By the 17th and 18th centuries, Siam and Vietnam increasingly fought over control of the fertile Mekong basin, enhancing pressure on an unstable Cambodia. The 17th century was also the beginning of direct relations between post-Angkor Cambodia and Vietnam, that is the war between Nguyễn lords who ruled central and southern Vietnam and Trịnh lords in the north.

Henri Mouhot: "Travels in the Central Parts of Indo-China", 1864

"Udong, the present capital of Cambodia, is situated north-east of Komput, and is four miles and a half from that arm of the Mekon which forms the great lake...Every moment I met mandarins, either borne in litters or on foot, followed by a crowd of slaves carrying various articles; some, yellow or scarlet parasols, more or less large according to the rank of the person; others, boxes with betel. I also encountered horsemen, mounted on pretty, spirited little animals, richly caparisoned and covered with bells, ambling along, while a troop of attendants, covered with dust and sweltering with heat, ran after them. Light carts, drawn by a couple of small oxen, trotting along rapidly and noisily, were here and there to be seen.
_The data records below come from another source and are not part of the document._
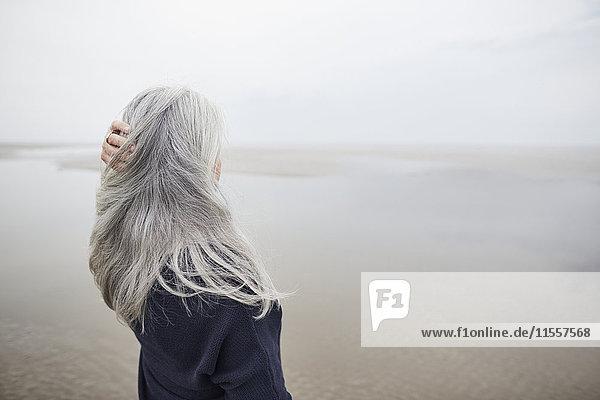 Seniorin mit Hand in langen grauen Haaren am Winterstrand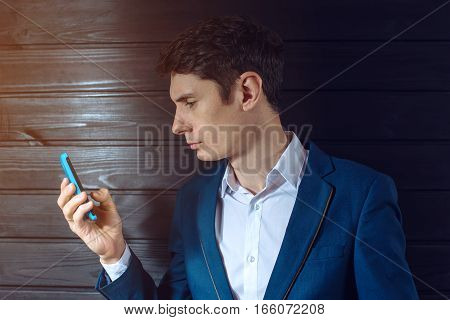 man businessman in suit holding a phone to send SMS or e-mail at work.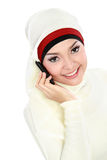 Asian Muslim woman talking on the phone Stock Photos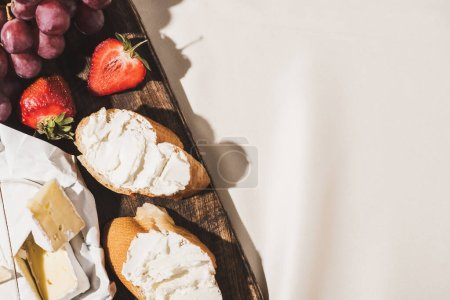 Photo for Top view of of french breakfast with baguette, Camembert, strawberries and grape on wooden cutting board on white tablecloth - Royalty Free Image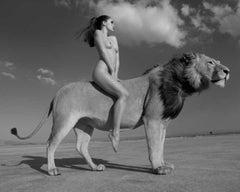 Angela rides the lion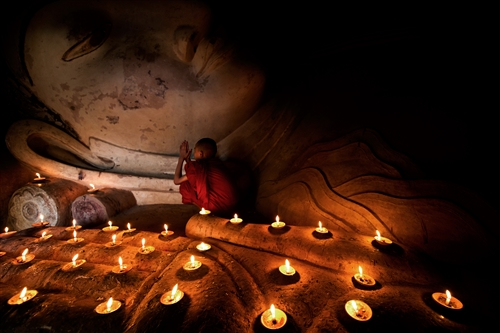 Teng Hin Khoo: The sleeping Buddha statue was inside a dark cavern below one the many temple ruins in Bagan, Myanmar. The scene was mainly lighted by the candles and a small stream of natural light from the small doorway.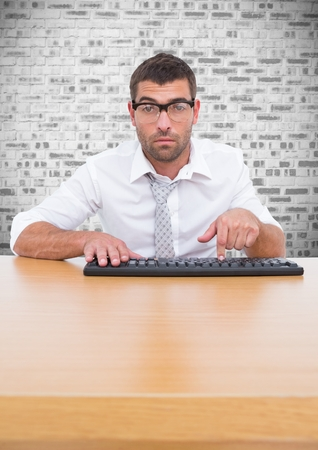 Portrait of man in spectacles typing on keyboard against brick wall background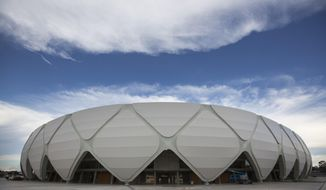 FILE - In this May 20, 2014 file photo, Arena da Amazonia stands in Manaus, Brazil. The 44,000-capacity stadium in the jungle city of Manaus, which has no teams in the first, second or third divisions, hosted 11 events since the end of the World Cup in July. Brazil is still trying to find ways to take advantage of some of its new arenas. (AP Photo/Felipe Dana, File)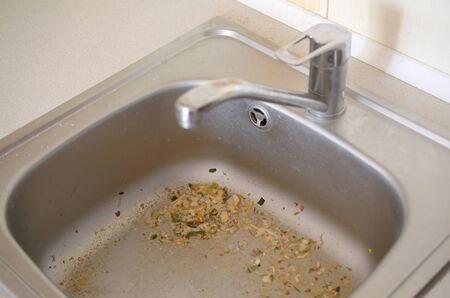 Primo piano sullo scarico del lavello da cucina sporco intasato. Sfocatura e messa a fuoco selettiva del foro del lavandino che si intasa con particelle di cibo Archivio Fotografico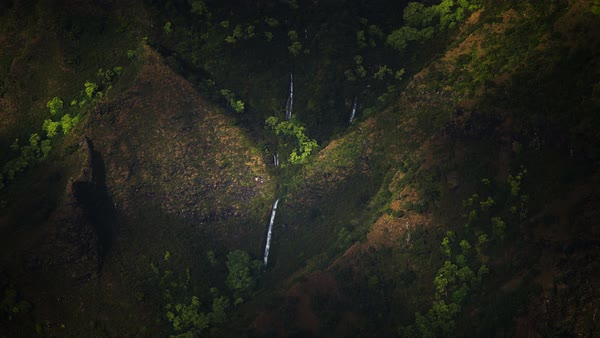 Kauai, Napali Coast, shadow moving waterfall timelapse. Rights-managed stock video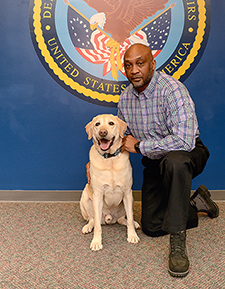 Army Veteran Derrick Tillman, VA's national dog trainer, is responsible for evaluating and approving each dog before it gets matched with a study participant.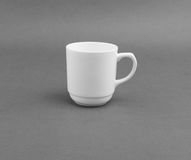 White cup on gray background. Royalty Free Stock Photography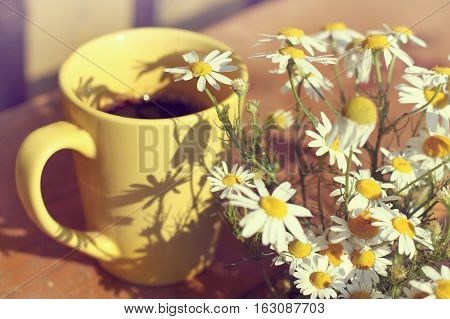 Black coffee in yellow mug and a bouquet of field daisies on a sunny day / coffee break in the fresh air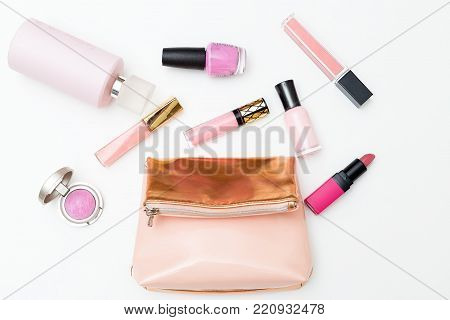 Cosmetics and cosmetic bag of pink color on a white background. Flat lay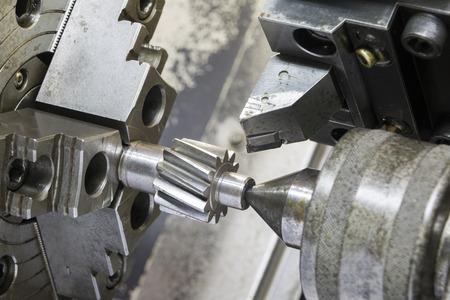 close up: Operator machining automotive gear by cnc turning machine Stock Photo
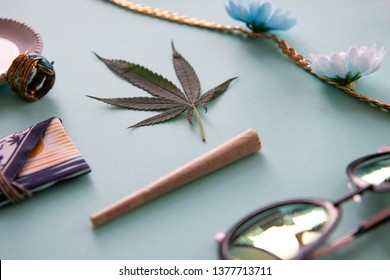 Joint and Marijuana Leaf on a Blue Background with Flowers, Gold Ring, Sunglasses and Bud Pouch for Festivals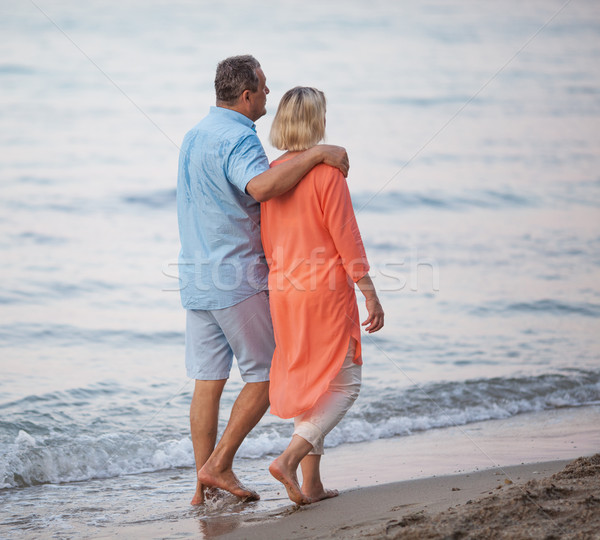 Senior couple enjoying barefoot walk at the seaside Stock photo © d13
Occasionally a large elephant passed majestically by. On this side were numerous processions to the pagoda, marching to the sound of music; there, again, was a band of ecclesiastics in single file, seeking alms, draped in their yellow cloaks, and with the holy vessels on their backs....The entire population numbers about 12,000 souls."

However, Cambodia remained economically significant in the early part of the Oudong period. According to Yoneo Ishii, a Japanese Historian has demonstrated, Cambodia for much of 17th century was considered by the Japanese as a more important maritime commercial power than Ayutthaya, In particular,
during the reign of Cambodia’s Muslim king.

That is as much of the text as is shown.